**DOCUMENT TEXT:**

Monday, August 13, 2012

The Internet and Books

On a recent broadcast, the White Horse Inn radio program facilitated a discussion of  Nicolas Carr's "The Shallows: What the Internet Is Doing to Our Brains."  While I've not read this book, the discussion did cause me to think about the internet, how we use it, and what that means for us.

If you were to ask my wife what my favorite webpage is there is little doubt that she would roll her eyes and respond "Wikipedia."  I am aware that there is a good bit of consternation about the rise in popularity of a non-peer reviewed encyclopedia written by non-experts.  I know that Wikipedia is not a worthy tool for real research (though it can point you to such resources), but I also know that if I want a quick and usually reliable answer to a question that pops into my brain, Wikipedia is the place to go.

It usally goes something like this: my wife and I are watching a movie and I think that I recognize an actor from another movie.  I go to Wikipedia, and find out if I'm right.  Recently, it has come up during the Olympics.  "How many people live in the Republic of the Seychelles?"  Wikipedia.  "Are there any rules in water polo?" Wikipedia.  "Where were the Olympics in 1964?" Wikipedia.  The internet is a powerful tool.

**DESCRIPTION OF THE TASK:**
Do these statements agree with the post on the internet and books? Answer yes or no for each, quoting the words of the post that decide it. (a) The writer has read "The Shallows." (b) The writer regards Wikipedia as a worthy tool for real research. (c) The writer has turned to Wikipedia for questions that came up during the Olympics.

**GIVEN DATA:**
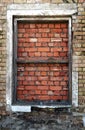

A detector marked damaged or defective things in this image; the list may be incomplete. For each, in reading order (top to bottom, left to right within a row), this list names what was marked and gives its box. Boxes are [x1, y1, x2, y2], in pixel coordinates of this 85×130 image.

**RESULT OF THIS TASK:**
(a) No: "While I've not read this book"
(b) No: "I know that Wikipedia is not a worthy tool for real research"
(c) Yes: "Recently, it has come up during the Olympics."